▸ **Input material**
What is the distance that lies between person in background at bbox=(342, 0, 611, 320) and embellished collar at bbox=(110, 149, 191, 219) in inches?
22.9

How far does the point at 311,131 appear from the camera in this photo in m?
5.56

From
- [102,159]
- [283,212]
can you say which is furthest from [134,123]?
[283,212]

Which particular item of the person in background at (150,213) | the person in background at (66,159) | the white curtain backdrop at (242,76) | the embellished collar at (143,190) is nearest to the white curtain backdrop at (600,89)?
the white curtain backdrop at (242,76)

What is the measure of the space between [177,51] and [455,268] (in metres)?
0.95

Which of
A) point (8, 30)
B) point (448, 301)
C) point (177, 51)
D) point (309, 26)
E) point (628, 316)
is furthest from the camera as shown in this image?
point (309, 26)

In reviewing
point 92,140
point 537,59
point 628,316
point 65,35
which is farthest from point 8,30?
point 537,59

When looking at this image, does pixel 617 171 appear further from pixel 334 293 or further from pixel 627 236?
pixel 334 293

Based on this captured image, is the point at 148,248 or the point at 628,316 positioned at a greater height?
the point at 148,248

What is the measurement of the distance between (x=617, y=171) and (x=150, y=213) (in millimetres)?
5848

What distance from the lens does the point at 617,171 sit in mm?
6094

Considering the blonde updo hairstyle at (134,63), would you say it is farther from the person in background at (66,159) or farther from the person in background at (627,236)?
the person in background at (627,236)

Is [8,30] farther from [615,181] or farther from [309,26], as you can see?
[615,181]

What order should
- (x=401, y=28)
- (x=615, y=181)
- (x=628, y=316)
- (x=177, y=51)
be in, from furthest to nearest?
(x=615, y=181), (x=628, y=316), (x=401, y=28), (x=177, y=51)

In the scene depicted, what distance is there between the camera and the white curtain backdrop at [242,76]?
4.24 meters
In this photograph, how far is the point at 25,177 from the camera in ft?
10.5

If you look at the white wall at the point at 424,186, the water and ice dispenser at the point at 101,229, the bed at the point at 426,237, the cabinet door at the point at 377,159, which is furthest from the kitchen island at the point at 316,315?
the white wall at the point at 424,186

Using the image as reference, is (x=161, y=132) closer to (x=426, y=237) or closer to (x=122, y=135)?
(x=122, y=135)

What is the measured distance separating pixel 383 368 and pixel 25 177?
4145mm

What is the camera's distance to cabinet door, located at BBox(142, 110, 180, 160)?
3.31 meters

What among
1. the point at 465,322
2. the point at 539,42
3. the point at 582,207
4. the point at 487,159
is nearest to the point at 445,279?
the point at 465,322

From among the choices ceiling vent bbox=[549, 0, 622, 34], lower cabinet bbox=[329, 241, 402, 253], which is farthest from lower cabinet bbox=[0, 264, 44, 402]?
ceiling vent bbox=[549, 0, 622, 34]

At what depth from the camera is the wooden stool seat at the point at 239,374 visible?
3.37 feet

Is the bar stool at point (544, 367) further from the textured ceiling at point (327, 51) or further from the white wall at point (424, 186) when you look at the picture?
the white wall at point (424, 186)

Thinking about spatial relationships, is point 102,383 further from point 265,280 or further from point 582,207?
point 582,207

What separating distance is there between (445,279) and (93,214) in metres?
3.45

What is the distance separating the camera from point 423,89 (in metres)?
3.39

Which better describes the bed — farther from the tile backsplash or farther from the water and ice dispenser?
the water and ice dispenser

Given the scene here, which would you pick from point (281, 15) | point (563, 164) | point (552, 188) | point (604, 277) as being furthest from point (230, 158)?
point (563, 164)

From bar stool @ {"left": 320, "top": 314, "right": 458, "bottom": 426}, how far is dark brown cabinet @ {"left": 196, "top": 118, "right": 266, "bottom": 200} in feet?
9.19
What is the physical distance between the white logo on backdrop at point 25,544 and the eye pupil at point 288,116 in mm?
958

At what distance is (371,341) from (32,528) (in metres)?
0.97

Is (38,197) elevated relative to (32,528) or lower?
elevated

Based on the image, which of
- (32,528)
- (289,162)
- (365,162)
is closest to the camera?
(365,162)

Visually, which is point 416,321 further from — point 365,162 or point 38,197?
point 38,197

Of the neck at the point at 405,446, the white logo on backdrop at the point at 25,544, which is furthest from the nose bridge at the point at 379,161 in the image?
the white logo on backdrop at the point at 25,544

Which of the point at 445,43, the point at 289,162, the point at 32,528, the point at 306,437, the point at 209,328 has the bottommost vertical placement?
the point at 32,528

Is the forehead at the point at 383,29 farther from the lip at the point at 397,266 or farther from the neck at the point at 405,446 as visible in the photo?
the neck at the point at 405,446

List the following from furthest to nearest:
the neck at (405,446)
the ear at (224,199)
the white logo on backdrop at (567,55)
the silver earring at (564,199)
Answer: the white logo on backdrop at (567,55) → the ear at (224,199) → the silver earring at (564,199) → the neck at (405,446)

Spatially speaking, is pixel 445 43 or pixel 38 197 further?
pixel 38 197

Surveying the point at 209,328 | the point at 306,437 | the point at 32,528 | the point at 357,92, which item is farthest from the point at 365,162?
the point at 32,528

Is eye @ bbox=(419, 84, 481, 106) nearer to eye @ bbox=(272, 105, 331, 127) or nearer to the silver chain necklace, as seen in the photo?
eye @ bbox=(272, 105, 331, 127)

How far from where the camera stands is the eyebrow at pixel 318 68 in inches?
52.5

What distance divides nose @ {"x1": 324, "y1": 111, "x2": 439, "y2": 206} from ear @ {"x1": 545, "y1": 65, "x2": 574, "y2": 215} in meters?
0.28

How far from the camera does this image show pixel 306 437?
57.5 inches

▸ **Short task**
Could you repeat the entire listing above, word for word, with nothing changed or left out?

▸ **Exercise output**
What is the distance that lies between person in background at bbox=(342, 0, 611, 320) and embellished collar at bbox=(110, 149, 191, 219) in inches?
22.9

How far does the point at 311,131 appear from the camera in this photo in m?
5.56

From
- [102,159]
- [283,212]
can you say which is furthest from [134,123]?
[283,212]

Which particular item of the person in background at (150,213) | the person in background at (66,159) | the white curtain backdrop at (242,76) | the embellished collar at (143,190) is nearest to the white curtain backdrop at (600,89)?
the white curtain backdrop at (242,76)

What is the measure of the space between [177,51] and [455,268] (in metres)?
0.95

Which of
A) point (8, 30)
B) point (448, 301)
C) point (177, 51)
D) point (309, 26)
E) point (628, 316)
is furthest from the camera as shown in this image?
point (309, 26)

In reviewing
point 92,140
point 537,59
point 628,316
point 65,35
which is farthest from point 8,30?
point 537,59

When looking at this image, does pixel 617 171 appear further from pixel 334 293 or further from pixel 627 236?
pixel 334 293

Based on this captured image, is the point at 148,248 or the point at 628,316 positioned at a greater height?
the point at 148,248

What is the measurement of the distance between (x=617, y=171) and (x=150, y=213) (in millimetres)?
5848

What distance from the lens does the point at 617,171 sit in mm?
6094

Considering the blonde updo hairstyle at (134,63), would you say it is farther from the person in background at (66,159) or farther from the person in background at (627,236)?
the person in background at (627,236)

Is [8,30] farther from [615,181] or farther from [309,26], as you can see?
[615,181]

What order should
- (x=401, y=28)
- (x=615, y=181)
- (x=628, y=316)
- (x=177, y=51)
be in, from furthest to nearest?
(x=615, y=181), (x=628, y=316), (x=401, y=28), (x=177, y=51)

In the scene depicted, what distance is there between the camera and the white curtain backdrop at [242,76]?
4.24 meters
In this photograph, how far is the point at 25,177 from the camera in ft?
10.5

If you look at the white wall at the point at 424,186, the water and ice dispenser at the point at 101,229, the bed at the point at 426,237, the cabinet door at the point at 377,159, which is furthest from the kitchen island at the point at 316,315?
the white wall at the point at 424,186

Using the image as reference, is (x=161, y=132) closer to (x=426, y=237) or closer to (x=122, y=135)?
(x=122, y=135)

What is the measured distance separating pixel 383 368 and pixel 25 177?
4145mm

What is the camera's distance to cabinet door, located at BBox(142, 110, 180, 160)?
3.31 meters

What among
1. the point at 465,322
2. the point at 539,42
3. the point at 582,207
4. the point at 487,159
is nearest to the point at 445,279?
the point at 465,322

From among the choices ceiling vent bbox=[549, 0, 622, 34], lower cabinet bbox=[329, 241, 402, 253], which is farthest from lower cabinet bbox=[0, 264, 44, 402]?
ceiling vent bbox=[549, 0, 622, 34]

At what depth from the camera is the wooden stool seat at the point at 239,374 visible?
3.37 feet

Is the bar stool at point (544, 367) further from the textured ceiling at point (327, 51) or further from the white wall at point (424, 186) when you look at the picture?
the white wall at point (424, 186)

Thinking about spatial relationships, is point 102,383 further from point 265,280 or further from point 582,207?
point 582,207

What separating distance is there between (445,279) and (93,214) in metres?
3.45

What is the distance separating the camera from point 423,89 (in metres)?
3.39

Which better describes the bed — farther from the tile backsplash or farther from the water and ice dispenser?
the water and ice dispenser

Given the scene here, which would you pick from point (281, 15) | point (563, 164) | point (552, 188) | point (604, 277) as being furthest from point (230, 158)?
point (563, 164)

From bar stool @ {"left": 320, "top": 314, "right": 458, "bottom": 426}, how far is dark brown cabinet @ {"left": 196, "top": 118, "right": 266, "bottom": 200} in feet?
9.19
What is the physical distance between the white logo on backdrop at point 25,544 and the eye pupil at point 288,116 in mm?
958

At what distance is (371,341) from (32,528) (in metres)?
0.97

Is (38,197) elevated relative to (32,528) or lower?
elevated

Based on the image, which of
- (32,528)
- (289,162)
- (365,162)
is closest to the camera?
(365,162)

Visually, which is point 416,321 further from — point 365,162 or point 38,197?
point 38,197

Of the neck at the point at 405,446, the white logo on backdrop at the point at 25,544, which is furthest from the nose bridge at the point at 379,161 in the image?
the white logo on backdrop at the point at 25,544

Which of the point at 445,43, the point at 289,162, the point at 32,528, the point at 306,437, the point at 209,328 has the bottommost vertical placement?
the point at 32,528

Is the forehead at the point at 383,29 farther from the lip at the point at 397,266 or farther from the neck at the point at 405,446 as visible in the photo?
the neck at the point at 405,446

List the following from furthest to nearest:
the neck at (405,446)
the ear at (224,199)
the white logo on backdrop at (567,55)
the silver earring at (564,199)
Answer: the white logo on backdrop at (567,55) → the ear at (224,199) → the silver earring at (564,199) → the neck at (405,446)

Spatially speaking, is pixel 445 43 or pixel 38 197 further?
pixel 38 197

Surveying the point at 209,328 | the point at 306,437 | the point at 32,528 | the point at 357,92, which item is farthest from the point at 365,162?
the point at 32,528

Is eye @ bbox=(419, 84, 481, 106) nearer to eye @ bbox=(272, 105, 331, 127) or nearer to the silver chain necklace, as seen in the photo?
eye @ bbox=(272, 105, 331, 127)

How far from where the camera stands is the eyebrow at pixel 318 68 in inches?
52.5

What distance divides nose @ {"x1": 324, "y1": 111, "x2": 439, "y2": 206} from ear @ {"x1": 545, "y1": 65, "x2": 574, "y2": 215} in meters?
0.28

How far from the camera does this image show pixel 306 437?
57.5 inches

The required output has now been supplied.